-- Start of GIVEN INFORMATION --
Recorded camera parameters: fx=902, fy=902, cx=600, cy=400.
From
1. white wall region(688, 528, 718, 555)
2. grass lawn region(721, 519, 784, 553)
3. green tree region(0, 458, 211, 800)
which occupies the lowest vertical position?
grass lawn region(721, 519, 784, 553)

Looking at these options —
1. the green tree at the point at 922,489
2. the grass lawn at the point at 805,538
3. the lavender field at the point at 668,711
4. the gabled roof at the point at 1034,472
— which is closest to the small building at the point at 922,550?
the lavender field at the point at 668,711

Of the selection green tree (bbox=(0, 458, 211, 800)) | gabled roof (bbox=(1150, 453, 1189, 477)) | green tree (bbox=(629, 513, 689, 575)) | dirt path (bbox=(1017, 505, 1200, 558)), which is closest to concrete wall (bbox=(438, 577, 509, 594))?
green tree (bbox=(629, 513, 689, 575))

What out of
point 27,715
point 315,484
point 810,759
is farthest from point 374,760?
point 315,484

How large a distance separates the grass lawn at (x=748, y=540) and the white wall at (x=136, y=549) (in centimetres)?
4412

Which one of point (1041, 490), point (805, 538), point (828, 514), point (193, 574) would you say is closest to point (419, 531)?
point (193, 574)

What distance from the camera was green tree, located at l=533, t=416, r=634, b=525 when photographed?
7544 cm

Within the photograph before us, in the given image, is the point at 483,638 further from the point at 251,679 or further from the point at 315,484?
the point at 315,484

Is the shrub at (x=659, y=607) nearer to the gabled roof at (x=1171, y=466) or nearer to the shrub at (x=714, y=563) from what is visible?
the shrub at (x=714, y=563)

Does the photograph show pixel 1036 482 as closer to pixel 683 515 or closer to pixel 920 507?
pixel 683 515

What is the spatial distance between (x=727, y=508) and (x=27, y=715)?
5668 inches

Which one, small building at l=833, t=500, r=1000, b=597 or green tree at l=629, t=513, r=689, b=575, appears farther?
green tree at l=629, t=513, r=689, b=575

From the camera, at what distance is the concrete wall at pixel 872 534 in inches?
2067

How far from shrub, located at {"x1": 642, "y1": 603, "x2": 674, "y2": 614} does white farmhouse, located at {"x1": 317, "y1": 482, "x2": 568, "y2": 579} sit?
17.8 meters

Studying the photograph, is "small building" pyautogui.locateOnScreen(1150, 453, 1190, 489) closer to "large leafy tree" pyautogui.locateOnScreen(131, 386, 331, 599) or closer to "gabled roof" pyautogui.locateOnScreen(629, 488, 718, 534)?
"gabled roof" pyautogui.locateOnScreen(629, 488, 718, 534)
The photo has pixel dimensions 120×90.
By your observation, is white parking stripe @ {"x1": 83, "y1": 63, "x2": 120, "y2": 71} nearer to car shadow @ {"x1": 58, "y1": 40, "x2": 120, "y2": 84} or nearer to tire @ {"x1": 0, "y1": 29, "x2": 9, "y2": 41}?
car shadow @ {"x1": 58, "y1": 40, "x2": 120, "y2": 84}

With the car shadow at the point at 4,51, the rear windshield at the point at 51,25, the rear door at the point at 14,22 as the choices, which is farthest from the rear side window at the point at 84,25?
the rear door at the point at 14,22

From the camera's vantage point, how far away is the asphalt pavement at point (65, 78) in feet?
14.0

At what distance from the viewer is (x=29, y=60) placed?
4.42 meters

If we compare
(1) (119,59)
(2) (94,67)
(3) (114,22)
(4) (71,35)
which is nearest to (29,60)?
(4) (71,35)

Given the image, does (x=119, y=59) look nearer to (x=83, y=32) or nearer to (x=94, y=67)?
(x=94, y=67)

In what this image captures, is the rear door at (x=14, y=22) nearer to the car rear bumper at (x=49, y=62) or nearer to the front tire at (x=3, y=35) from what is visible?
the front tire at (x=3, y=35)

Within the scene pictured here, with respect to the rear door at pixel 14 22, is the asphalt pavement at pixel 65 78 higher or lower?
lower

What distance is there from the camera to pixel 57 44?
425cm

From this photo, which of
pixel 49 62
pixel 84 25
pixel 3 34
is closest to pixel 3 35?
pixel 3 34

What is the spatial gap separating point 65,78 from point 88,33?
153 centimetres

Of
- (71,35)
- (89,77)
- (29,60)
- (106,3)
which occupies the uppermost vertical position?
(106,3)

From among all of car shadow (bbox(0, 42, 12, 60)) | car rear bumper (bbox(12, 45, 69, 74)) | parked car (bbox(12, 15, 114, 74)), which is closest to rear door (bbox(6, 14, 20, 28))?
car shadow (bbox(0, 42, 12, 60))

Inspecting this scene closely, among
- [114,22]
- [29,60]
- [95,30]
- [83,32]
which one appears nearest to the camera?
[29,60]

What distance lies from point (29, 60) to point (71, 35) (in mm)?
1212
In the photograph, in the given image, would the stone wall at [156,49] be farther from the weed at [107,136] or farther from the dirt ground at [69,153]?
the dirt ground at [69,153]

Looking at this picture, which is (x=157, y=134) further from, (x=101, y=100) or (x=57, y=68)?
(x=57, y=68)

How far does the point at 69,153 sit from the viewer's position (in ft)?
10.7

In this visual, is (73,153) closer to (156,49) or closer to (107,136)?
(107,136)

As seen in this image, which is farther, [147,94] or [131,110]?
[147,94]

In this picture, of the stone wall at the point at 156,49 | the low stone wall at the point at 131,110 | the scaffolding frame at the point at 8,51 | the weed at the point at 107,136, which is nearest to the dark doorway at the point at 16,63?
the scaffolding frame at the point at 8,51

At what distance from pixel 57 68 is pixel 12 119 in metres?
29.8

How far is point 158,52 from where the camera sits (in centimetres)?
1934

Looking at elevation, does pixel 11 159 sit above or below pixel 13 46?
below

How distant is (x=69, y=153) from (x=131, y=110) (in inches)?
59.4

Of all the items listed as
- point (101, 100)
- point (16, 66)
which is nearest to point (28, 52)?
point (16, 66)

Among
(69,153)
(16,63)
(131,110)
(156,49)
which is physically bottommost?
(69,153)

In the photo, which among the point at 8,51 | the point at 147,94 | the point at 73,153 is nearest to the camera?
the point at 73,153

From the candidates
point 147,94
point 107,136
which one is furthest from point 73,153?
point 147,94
-- End of GIVEN INFORMATION --
* _TASK DIRECTIONS_: Please recast the items above as a JSON list of strings, with each line as its own string and blank lines left out.

* _OUTPUT FOR THIS TASK_:
[
  "Recorded camera parameters: fx=902, fy=902, cx=600, cy=400.",
  "From",
  "1. white wall region(688, 528, 718, 555)",
  "2. grass lawn region(721, 519, 784, 553)",
  "3. green tree region(0, 458, 211, 800)",
  "which occupies the lowest vertical position?",
  "grass lawn region(721, 519, 784, 553)",
  "Looking at these options —",
  "1. the green tree at the point at 922,489",
  "2. the grass lawn at the point at 805,538",
  "3. the lavender field at the point at 668,711",
  "4. the gabled roof at the point at 1034,472",
  "— which is closest to the small building at the point at 922,550?",
  "the lavender field at the point at 668,711",
  "Of the selection green tree (bbox=(0, 458, 211, 800)) | gabled roof (bbox=(1150, 453, 1189, 477)) | green tree (bbox=(629, 513, 689, 575)) | dirt path (bbox=(1017, 505, 1200, 558)), which is closest to concrete wall (bbox=(438, 577, 509, 594))?",
  "green tree (bbox=(629, 513, 689, 575))",
  "What out of",
  "point 27,715",
  "point 315,484",
  "point 810,759",
  "is farthest from point 374,760?",
  "point 315,484",
  "How large a distance separates the grass lawn at (x=748, y=540) and the white wall at (x=136, y=549) (in centimetres)?",
  "4412",
  "Which one of point (1041, 490), point (805, 538), point (828, 514), point (193, 574) would you say is closest to point (419, 531)?",
  "point (193, 574)",
  "What distance from the camera was green tree, located at l=533, t=416, r=634, b=525 when photographed?",
  "7544 cm",
  "Within the photograph before us, in the given image, is the point at 483,638 further from the point at 251,679 or further from the point at 315,484?",
  "the point at 315,484",
  "Is the shrub at (x=659, y=607) nearer to the gabled roof at (x=1171, y=466) or nearer to the shrub at (x=714, y=563) from what is visible?",
  "the shrub at (x=714, y=563)",
  "Does the photograph show pixel 1036 482 as closer to pixel 683 515 or closer to pixel 920 507?",
  "pixel 683 515",
  "What is the spatial distance between (x=727, y=508) and (x=27, y=715)?",
  "5668 inches",
  "Which one, small building at l=833, t=500, r=1000, b=597 or green tree at l=629, t=513, r=689, b=575, appears farther?",
  "green tree at l=629, t=513, r=689, b=575",
  "From the camera, at what distance is the concrete wall at pixel 872 534 in inches?",
  "2067",
  "How far from shrub, located at {\"x1\": 642, \"y1\": 603, \"x2\": 674, \"y2\": 614} does white farmhouse, located at {\"x1\": 317, \"y1\": 482, \"x2\": 568, \"y2\": 579} sit?",
  "17.8 meters",
  "Studying the photograph, is \"small building\" pyautogui.locateOnScreen(1150, 453, 1190, 489) closer to \"large leafy tree\" pyautogui.locateOnScreen(131, 386, 331, 599) or closer to \"gabled roof\" pyautogui.locateOnScreen(629, 488, 718, 534)?",
  "\"gabled roof\" pyautogui.locateOnScreen(629, 488, 718, 534)",
  "The photo has pixel dimensions 120×90.",
  "By your observation, is white parking stripe @ {\"x1\": 83, \"y1\": 63, \"x2\": 120, \"y2\": 71} nearer to car shadow @ {\"x1\": 58, \"y1\": 40, \"x2\": 120, \"y2\": 84} or nearer to tire @ {\"x1\": 0, \"y1\": 29, \"x2\": 9, \"y2\": 41}?",
  "car shadow @ {\"x1\": 58, \"y1\": 40, \"x2\": 120, \"y2\": 84}",
  "With the car shadow at the point at 4,51, the rear windshield at the point at 51,25, the rear door at the point at 14,22 as the choices, which is farthest from the rear side window at the point at 84,25?",
  "the rear door at the point at 14,22",
  "From the camera's vantage point, how far away is the asphalt pavement at point (65, 78) in feet?",
  "14.0",
  "At what distance from the viewer is (x=29, y=60) placed?",
  "4.42 meters",
  "If we compare",
  "(1) (119,59)",
  "(2) (94,67)",
  "(3) (114,22)",
  "(4) (71,35)",
  "which is nearest to (29,60)?",
  "(4) (71,35)",
  "Given the image, does (x=119, y=59) look nearer to (x=83, y=32) or nearer to (x=94, y=67)?",
  "(x=94, y=67)",
  "In what this image captures, is the rear door at (x=14, y=22) nearer to the car rear bumper at (x=49, y=62) or nearer to the front tire at (x=3, y=35) from what is visible?",
  "the front tire at (x=3, y=35)",
  "Within the scene pictured here, with respect to the rear door at pixel 14 22, is the asphalt pavement at pixel 65 78 higher or lower?",
  "lower",
  "What distance is there from the camera to pixel 57 44?",
  "425cm",
  "From this photo, which of",
  "pixel 49 62",
  "pixel 84 25",
  "pixel 3 34",
  "is closest to pixel 3 35?",
  "pixel 3 34",
  "What is the spatial gap separating point 65,78 from point 88,33?",
  "153 centimetres",
  "Of",
  "- (71,35)",
  "- (89,77)",
  "- (29,60)",
  "- (106,3)",
  "which occupies the uppermost vertical position?",
  "(106,3)",
  "From among all of car shadow (bbox(0, 42, 12, 60)) | car rear bumper (bbox(12, 45, 69, 74)) | parked car (bbox(12, 15, 114, 74)), which is closest to rear door (bbox(6, 14, 20, 28))?",
  "car shadow (bbox(0, 42, 12, 60))",
  "Inspecting this scene closely, among",
  "- [114,22]",
  "- [29,60]",
  "- [95,30]",
  "- [83,32]",
  "which one appears nearest to the camera?",
  "[29,60]",
  "What distance lies from point (29, 60) to point (71, 35) (in mm)?",
  "1212",
  "In the photograph, in the given image, would the stone wall at [156,49] be farther from the weed at [107,136] or farther from the dirt ground at [69,153]?",
  "the dirt ground at [69,153]",
  "Looking at this picture, which is (x=157, y=134) further from, (x=101, y=100) or (x=57, y=68)?",
  "(x=57, y=68)",
  "How far does the point at 69,153 sit from the viewer's position (in ft)?",
  "10.7",
  "In this visual, is (73,153) closer to (156,49) or closer to (107,136)?",
  "(107,136)",
  "As seen in this image, which is farther, [147,94] or [131,110]?",
  "[147,94]",
  "In this picture, of the stone wall at the point at 156,49 | the low stone wall at the point at 131,110 | the scaffolding frame at the point at 8,51 | the weed at the point at 107,136, which is nearest to the dark doorway at the point at 16,63?",
  "the scaffolding frame at the point at 8,51",
  "At what distance from pixel 57 68 is pixel 12 119 in metres?",
  "29.8",
  "How far is point 158,52 from where the camera sits (in centimetres)?",
  "1934",
  "Looking at elevation, does pixel 11 159 sit above or below pixel 13 46?",
  "below",
  "How distant is (x=69, y=153) from (x=131, y=110) (in inches)?",
  "59.4",
  "Of all the items listed as",
  "- point (101, 100)",
  "- point (16, 66)",
  "which is nearest to point (28, 52)?",
  "point (16, 66)",
  "Among",
  "(69,153)",
  "(16,63)",
  "(131,110)",
  "(156,49)",
  "which is physically bottommost?",
  "(69,153)",
  "In the photo, which among the point at 8,51 | the point at 147,94 | the point at 73,153 is nearest to the camera?",
  "the point at 73,153",
  "From the candidates",
  "point 147,94",
  "point 107,136",
  "which one is furthest from point 73,153?",
  "point 147,94"
]